* **Problem statement**:
Your copy begins at the line with "SHIBAURA トラクター D295F" and runs through the end of the data below. Set down only those lines exactly, without pictures.

Stored entries:
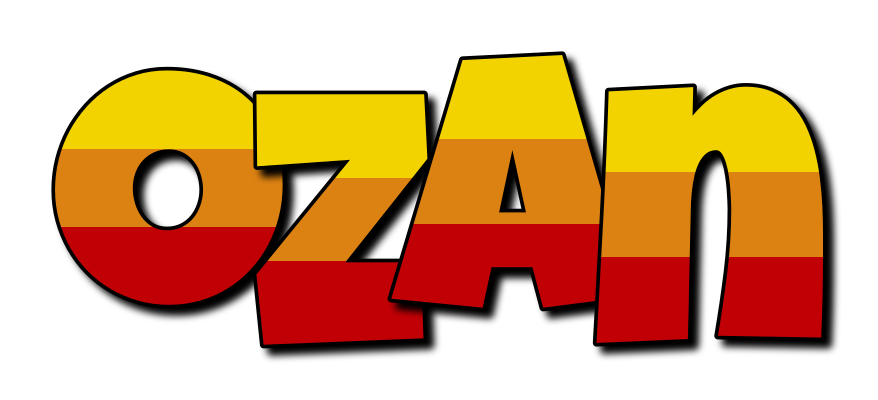 Ozan jungle logo
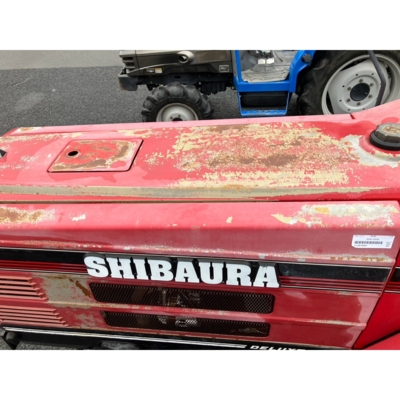 SHIBAURA トラクター D295F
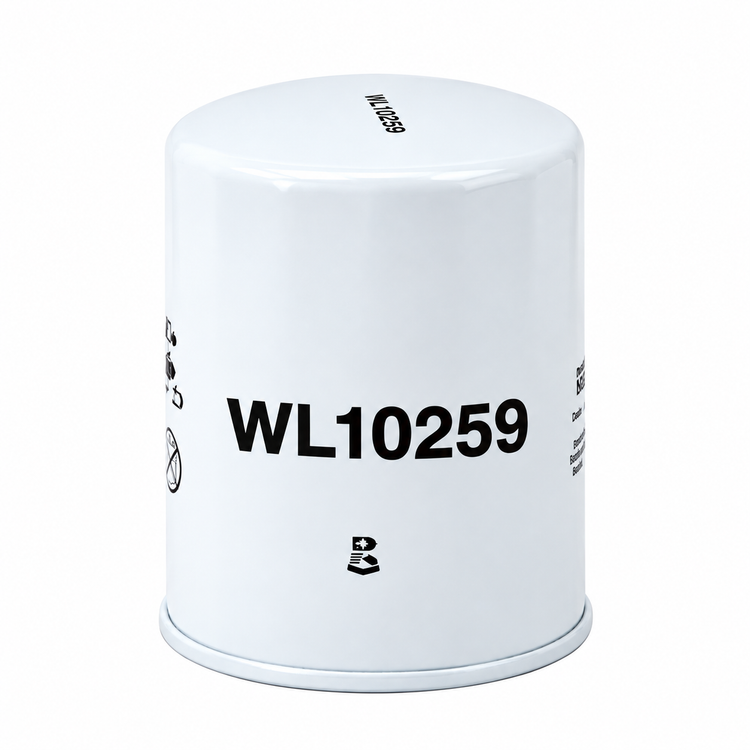 فیلتر روغن ویکس WL10259 مرتبط با LF16255 مناسب ایسوزو NKR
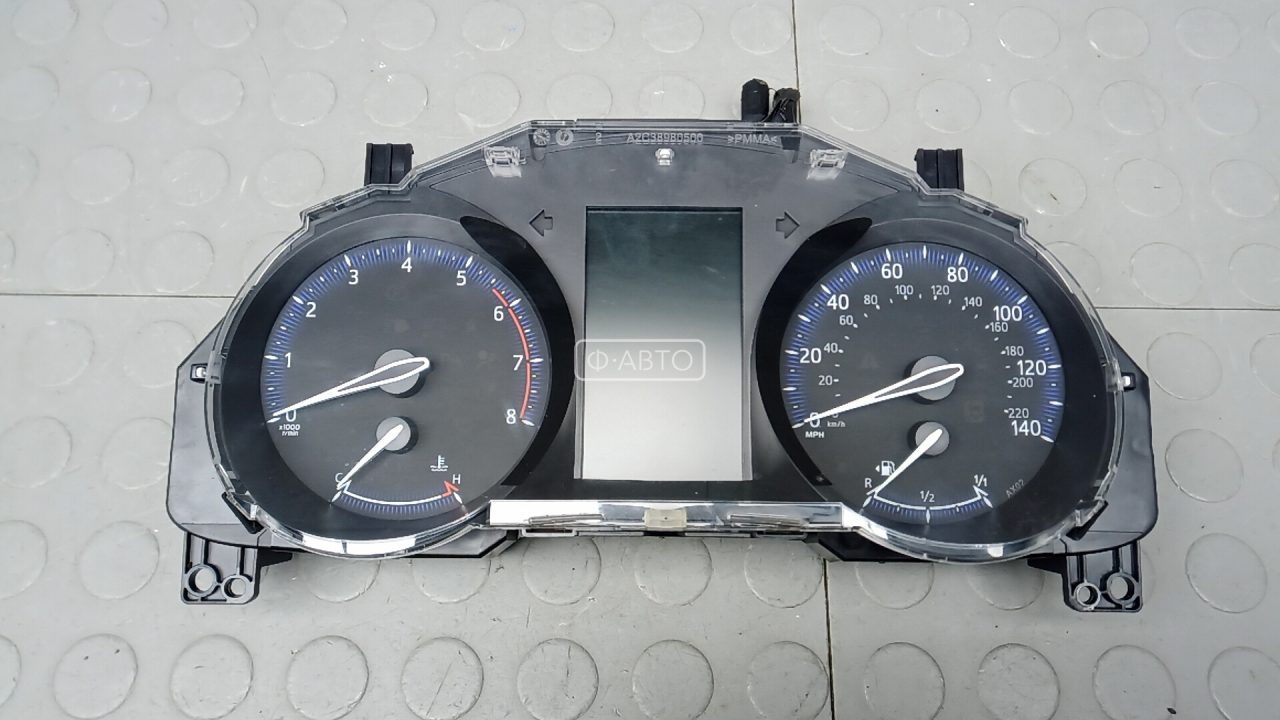 Щиток приборов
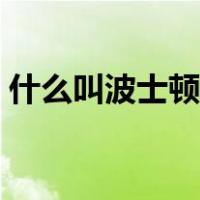 什么叫波士顿龙虾（波士顿龙虾最好的做法）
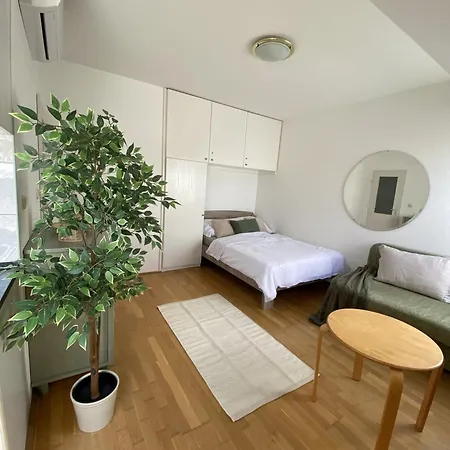 Verde Apartman Appartement *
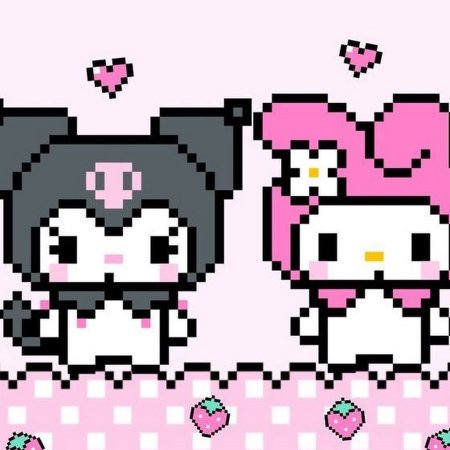 Пиксельные картиночки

* **Completed task**:
 SHIBAURA トラクター D295F
 فیلتر روغن ویکس WL10259 مرتبط با LF16255 مناسب ایسوزو NKR
 Щиток приборов
 什么叫波士顿龙虾（波士顿龙虾最好的做法）
 Verde Apartman Appartement *
 Пиксельные картиночки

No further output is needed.